De plus en plus déconnectés cependant aujourd’hui des références agricoles, les discours contemporains présentent des articulations très variables entre sexualité, plaisir et procréation. Le médecin contemporain Nsekuye Bizimana ne mentionne pas le gukuna, mais seulement le kunyaza, qu’il décrit comme une technique masculine efficace pour déclencher l’orgasme féminin (Bizimana 2010, 168). Il s’agit selon nous d’une vision partielle et machiste, qui marginalise la participation féminine. Nos échanges avec les femmes montrent au contraire leur participation active à la vie sexuelle, dans cette société patriarcale. S’il est vrai que les femmes plus âgées disent « nous le faisons pour eux », en même temps, elles apprennent à connaître leur propre corps, et à l’écouter, pour leur propre plaisir, même si cet aspect n’est pas recherché dans le rituel, mais peut, parfois, être une conséquence du massage. Apprendre ces techniques dans une société inégale, patriarcale, permettrait aux femmes, d’une part, d’établir des amitiés durables avec leurs consœurs, et donc une forte solidarité, et d’autre part, cela leur offrirait la possibilité de reconnaître des capacités corporelles qui seront « exploitées » pendant l’acte sexuel. Certaines de mes interlocutrices, qui sont devenues mes amies, des femmes scolarisées, proches de mon âge (entre quarante et cinquante ans), ont affirmé être contentes de posséder, grâce à cette pratique, des secrets du corps. Elles sont conscientes d’un savoir-faire sur le corps et pour le plaisir du corps, féminin et masculin, qui défie aussi les idées reçues de l’Église et qui, d’une certaine façon, rééquilibre les rapports entre les sexes, même si cela ne se traduit pas par une égalité.
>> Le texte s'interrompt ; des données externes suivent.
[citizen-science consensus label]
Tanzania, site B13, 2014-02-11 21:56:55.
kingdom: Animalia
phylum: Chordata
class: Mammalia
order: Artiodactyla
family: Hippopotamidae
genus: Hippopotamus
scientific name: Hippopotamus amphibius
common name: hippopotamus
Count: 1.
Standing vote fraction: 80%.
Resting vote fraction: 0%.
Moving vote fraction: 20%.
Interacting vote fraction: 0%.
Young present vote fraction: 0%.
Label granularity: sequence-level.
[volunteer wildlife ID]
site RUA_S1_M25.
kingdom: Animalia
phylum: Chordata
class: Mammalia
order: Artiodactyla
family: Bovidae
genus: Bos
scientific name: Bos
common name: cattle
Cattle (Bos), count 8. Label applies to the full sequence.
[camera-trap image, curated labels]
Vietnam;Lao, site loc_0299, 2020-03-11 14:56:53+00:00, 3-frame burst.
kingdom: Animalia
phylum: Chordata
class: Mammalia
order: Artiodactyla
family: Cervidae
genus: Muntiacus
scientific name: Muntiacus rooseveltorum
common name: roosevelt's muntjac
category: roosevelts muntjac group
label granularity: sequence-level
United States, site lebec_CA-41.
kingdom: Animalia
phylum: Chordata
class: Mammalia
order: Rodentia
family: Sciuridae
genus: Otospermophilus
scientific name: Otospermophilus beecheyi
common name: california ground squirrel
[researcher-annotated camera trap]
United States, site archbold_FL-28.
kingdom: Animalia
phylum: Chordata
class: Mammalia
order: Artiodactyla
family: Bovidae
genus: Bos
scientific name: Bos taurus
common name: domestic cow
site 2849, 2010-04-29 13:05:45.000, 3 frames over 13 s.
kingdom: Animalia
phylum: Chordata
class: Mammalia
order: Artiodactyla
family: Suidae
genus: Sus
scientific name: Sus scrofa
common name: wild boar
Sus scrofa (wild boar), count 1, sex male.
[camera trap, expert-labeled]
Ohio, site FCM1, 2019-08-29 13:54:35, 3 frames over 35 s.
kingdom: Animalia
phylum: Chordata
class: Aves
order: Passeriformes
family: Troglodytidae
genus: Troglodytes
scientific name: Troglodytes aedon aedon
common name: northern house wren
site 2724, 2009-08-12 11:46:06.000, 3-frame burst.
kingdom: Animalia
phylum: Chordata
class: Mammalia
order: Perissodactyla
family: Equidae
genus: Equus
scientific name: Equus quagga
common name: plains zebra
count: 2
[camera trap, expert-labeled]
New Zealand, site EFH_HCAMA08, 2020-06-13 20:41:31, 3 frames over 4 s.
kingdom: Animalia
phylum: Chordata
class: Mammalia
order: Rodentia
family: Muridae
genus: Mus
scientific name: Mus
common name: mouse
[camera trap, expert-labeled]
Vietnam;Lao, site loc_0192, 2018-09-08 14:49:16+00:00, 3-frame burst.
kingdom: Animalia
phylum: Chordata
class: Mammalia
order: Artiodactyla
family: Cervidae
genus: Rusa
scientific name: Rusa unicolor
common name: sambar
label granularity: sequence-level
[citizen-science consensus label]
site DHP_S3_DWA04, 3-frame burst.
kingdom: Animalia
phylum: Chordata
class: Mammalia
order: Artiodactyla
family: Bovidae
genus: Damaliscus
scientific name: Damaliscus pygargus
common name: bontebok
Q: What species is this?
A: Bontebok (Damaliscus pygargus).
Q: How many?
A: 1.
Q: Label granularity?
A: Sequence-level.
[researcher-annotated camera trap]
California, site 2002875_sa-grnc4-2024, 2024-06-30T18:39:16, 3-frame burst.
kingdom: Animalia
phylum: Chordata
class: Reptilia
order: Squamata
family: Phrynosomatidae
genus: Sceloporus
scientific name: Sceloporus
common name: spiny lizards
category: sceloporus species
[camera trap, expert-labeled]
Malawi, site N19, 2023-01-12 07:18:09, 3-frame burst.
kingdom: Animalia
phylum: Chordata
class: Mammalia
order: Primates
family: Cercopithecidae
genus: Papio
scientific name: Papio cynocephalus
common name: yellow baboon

Elles disent que le gukuna, associé au kunyaza, amènerait au plaisir en un temps assez rapide et que les hommes aiment les femmes qui participent activement au rapport. De plus, les hommes, parfois, disent que le kunyaza est une sorte d’épreuve mise en place par les femmes, lesquelles peuvent se moquer d’eux quand elles considèrent que leur partenaire n’est pas trop capable dans cet « art ». Ainsi, une incapacité dans le kunyaza est presque considérée comme de l’impuissance, et ce qui a pu avoir, autrefois, des conséquences graves sur le patrilignage, en a, aujourd’hui, sur la réputation auprès des amis.